Around that time local promoters also started to book DJs to have deep house played at their events - a big step for the local electronic music scene in. In DJ Maitrai's eyes, someone who really contributed to that shift of styles is Blake, the manager of the Muscat-based venue On the Rocks. “He believed in my vision and stuck to the artists. He was also highly involved in the booking of the Ukrainian electronic music project ARTBAT, which clearly marked the start of something big” he looks back. Despite all the hurdles - the time, effort, money, emails, and the patience needed to finally book international DJs and artists - Oman’s house music pioneer would do it all over again: “The response from the crowd was amazing and that gave us extra motivation to book bigger artists and do bigger events”.

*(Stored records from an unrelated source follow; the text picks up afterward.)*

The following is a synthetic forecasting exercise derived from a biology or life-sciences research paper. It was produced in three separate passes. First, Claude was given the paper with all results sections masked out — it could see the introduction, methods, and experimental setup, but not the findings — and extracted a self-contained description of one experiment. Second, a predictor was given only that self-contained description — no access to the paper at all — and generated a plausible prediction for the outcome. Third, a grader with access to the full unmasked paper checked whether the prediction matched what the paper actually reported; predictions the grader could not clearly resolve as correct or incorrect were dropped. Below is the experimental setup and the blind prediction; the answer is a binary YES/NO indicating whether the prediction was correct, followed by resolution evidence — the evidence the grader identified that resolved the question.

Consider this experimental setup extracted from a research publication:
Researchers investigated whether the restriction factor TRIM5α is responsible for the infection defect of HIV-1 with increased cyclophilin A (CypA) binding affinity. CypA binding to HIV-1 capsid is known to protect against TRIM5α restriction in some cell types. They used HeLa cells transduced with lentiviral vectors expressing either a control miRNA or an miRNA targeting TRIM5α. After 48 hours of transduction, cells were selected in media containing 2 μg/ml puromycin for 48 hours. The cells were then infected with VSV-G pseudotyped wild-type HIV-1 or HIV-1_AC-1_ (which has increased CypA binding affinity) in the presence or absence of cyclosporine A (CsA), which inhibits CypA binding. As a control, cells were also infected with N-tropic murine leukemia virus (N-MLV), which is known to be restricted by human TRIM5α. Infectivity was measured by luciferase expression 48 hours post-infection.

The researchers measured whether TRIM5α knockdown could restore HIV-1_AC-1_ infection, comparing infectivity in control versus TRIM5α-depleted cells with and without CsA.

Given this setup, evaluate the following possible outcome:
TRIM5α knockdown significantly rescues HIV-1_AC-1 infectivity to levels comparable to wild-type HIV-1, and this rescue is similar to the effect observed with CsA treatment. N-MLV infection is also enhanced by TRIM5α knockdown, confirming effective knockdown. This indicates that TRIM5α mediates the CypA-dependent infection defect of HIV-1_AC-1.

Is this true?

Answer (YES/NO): NO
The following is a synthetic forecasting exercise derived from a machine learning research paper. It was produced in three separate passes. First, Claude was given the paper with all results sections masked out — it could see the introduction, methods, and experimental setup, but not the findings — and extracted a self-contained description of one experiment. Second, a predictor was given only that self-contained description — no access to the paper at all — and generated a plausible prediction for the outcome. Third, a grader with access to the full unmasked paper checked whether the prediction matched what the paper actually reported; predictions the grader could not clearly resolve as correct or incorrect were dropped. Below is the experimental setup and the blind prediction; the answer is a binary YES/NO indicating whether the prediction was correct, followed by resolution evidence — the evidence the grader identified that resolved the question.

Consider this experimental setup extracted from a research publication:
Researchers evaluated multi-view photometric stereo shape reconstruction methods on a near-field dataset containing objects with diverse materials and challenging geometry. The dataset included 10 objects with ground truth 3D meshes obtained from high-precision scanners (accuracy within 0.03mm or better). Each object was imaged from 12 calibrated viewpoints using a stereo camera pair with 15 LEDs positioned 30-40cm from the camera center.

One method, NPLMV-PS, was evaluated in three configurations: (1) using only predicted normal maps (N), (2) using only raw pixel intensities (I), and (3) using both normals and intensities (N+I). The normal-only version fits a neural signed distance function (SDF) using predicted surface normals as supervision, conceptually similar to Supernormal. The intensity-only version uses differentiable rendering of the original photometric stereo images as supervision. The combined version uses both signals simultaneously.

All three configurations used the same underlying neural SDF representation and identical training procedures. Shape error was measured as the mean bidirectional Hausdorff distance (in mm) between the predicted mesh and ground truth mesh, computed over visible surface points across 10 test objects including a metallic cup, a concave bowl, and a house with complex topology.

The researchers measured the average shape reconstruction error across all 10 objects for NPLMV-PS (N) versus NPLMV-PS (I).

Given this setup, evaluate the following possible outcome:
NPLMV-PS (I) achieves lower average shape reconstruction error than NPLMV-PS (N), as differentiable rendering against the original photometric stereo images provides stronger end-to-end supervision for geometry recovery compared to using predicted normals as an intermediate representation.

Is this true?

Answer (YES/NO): NO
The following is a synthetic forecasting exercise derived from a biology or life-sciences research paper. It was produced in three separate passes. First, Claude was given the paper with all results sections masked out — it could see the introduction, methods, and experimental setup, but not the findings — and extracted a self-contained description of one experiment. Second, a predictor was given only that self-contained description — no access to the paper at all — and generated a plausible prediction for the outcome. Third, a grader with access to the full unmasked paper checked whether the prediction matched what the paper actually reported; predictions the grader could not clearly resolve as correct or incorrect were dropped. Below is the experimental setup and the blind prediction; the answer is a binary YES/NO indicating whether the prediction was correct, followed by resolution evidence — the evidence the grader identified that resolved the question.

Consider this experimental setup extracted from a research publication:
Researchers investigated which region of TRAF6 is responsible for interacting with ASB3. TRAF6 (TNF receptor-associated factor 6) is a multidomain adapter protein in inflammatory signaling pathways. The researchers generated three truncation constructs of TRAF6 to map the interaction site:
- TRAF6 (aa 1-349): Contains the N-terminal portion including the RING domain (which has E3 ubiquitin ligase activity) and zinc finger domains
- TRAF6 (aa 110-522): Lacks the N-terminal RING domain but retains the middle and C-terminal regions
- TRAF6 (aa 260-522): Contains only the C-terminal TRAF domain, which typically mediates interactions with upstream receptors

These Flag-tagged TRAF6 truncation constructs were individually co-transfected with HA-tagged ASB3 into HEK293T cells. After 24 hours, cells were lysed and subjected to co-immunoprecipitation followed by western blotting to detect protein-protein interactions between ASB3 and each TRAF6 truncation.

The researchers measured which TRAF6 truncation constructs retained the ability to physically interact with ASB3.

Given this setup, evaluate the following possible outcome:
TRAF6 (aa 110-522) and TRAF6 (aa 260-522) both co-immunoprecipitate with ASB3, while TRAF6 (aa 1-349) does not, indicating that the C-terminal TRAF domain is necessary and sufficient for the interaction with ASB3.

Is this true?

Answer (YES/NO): YES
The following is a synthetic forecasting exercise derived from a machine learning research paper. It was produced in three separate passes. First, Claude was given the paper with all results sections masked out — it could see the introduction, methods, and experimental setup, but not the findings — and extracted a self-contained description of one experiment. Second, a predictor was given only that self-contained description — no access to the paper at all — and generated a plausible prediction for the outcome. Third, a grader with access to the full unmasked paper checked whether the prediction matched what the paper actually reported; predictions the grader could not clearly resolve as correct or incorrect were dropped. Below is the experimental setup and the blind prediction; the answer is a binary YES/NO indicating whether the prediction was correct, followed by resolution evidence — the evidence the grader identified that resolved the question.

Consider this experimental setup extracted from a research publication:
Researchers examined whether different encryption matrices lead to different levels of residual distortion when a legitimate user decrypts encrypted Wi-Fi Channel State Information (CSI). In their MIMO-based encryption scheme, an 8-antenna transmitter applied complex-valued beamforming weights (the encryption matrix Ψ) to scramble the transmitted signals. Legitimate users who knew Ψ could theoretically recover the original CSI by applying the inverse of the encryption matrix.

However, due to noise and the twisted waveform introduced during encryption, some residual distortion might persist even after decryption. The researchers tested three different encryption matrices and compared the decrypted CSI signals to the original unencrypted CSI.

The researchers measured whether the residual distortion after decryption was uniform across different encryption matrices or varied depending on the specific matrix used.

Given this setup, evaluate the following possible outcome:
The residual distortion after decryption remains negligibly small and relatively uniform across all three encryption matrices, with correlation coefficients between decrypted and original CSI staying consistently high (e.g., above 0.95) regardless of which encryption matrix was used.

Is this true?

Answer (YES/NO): NO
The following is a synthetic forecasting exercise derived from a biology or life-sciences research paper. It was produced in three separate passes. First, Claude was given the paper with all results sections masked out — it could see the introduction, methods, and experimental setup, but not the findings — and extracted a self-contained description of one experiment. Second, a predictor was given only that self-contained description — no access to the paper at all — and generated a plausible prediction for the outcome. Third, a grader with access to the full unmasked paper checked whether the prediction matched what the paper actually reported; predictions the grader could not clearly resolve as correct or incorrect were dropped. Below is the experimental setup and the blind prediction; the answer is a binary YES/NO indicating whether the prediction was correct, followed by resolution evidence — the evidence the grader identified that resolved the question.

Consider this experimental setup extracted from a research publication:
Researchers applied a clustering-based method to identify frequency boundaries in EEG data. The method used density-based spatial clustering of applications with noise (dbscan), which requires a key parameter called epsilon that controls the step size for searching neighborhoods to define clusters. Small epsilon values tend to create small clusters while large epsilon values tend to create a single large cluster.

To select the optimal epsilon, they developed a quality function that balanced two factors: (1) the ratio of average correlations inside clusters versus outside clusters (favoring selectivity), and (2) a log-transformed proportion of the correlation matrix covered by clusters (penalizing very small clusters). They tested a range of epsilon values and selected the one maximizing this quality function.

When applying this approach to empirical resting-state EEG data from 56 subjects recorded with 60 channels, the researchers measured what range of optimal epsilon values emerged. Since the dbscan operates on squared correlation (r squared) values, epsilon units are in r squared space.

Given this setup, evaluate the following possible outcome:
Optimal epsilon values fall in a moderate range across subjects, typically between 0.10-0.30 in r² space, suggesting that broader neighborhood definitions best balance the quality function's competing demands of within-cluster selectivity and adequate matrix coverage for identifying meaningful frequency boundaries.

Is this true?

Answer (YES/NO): NO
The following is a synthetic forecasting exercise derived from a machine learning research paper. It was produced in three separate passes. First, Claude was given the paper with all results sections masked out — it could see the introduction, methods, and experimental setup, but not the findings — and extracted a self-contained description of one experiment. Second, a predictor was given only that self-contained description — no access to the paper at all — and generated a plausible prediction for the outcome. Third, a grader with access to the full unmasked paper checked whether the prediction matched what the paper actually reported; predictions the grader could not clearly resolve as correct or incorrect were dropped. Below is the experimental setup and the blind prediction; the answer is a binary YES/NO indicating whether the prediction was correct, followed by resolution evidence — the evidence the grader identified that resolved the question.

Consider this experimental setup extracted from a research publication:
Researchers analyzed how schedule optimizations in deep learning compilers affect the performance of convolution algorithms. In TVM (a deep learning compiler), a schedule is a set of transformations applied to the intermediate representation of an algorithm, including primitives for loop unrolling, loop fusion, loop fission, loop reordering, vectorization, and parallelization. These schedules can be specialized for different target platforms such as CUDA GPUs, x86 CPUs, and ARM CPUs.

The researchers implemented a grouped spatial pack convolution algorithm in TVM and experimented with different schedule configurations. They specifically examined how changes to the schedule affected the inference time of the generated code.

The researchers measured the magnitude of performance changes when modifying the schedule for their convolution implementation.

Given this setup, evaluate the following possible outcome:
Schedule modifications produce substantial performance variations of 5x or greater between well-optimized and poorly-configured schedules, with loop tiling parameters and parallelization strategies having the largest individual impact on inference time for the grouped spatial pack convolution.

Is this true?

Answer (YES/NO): NO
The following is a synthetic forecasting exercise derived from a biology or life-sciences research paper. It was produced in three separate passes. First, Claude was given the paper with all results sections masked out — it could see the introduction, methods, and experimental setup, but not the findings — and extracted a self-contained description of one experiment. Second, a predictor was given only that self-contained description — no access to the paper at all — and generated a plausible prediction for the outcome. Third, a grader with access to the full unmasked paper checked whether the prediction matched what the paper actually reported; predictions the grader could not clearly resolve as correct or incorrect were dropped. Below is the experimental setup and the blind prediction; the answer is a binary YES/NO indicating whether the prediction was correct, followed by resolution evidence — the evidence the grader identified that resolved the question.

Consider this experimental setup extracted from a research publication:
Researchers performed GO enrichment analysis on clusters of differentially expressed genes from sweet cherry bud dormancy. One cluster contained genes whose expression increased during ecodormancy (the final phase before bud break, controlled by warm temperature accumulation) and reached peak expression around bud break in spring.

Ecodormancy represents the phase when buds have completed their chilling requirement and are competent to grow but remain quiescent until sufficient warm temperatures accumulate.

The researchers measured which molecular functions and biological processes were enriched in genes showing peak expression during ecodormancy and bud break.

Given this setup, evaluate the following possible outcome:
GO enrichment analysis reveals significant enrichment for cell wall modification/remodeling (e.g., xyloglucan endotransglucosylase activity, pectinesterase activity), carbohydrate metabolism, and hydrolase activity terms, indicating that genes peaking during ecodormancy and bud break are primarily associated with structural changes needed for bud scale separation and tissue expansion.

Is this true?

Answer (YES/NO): NO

Not only as an organizer but also behind the decks, the DJ had a huge influence on the evolving scene. Even though playing in Muscat can be quite challenging, it was the music that kept him going, explaining that “it’s really difficult over here when a DJ gets booked to play for an event and they request you to play pop music or top 40 or even Bollywood. I lost a lot of gigs because of that and it took some time for the venues and promoters to know that house music is my genre and that I am not compromising here”, the producer adds, “because in the end if you are not true to your sound, it becomes a bit difficult for the crowd to understand your journey as well”. Leaving the long and winding road behind, Maitrai has now established himself as an organizer as well as a DJ in the Muscat scene. He even holds a residency at Muscat Hills signature event Beats by the Beach where internationally acclaimed house DJs from across the globe are invited on a regular base.

“I feel really blessed with what I am doing as a DJ and for the scene, Muscat, and having the right crowd behind me who are ready to experience new sounds and genres. There is just so much music in this world to share - it’s unbelievable. I feel very lucky to share that music with my crowd every weekend”.

Looking back on a long, adventurous journey so far, it is safe to say that the Omani electronic music movement is still growing. Can’t stop, won’t stop, or as Maitrai explains: “I still feel Oman has much more potential when it comes to electronic music. It surely has got a lot of us working together to reach that same goal”.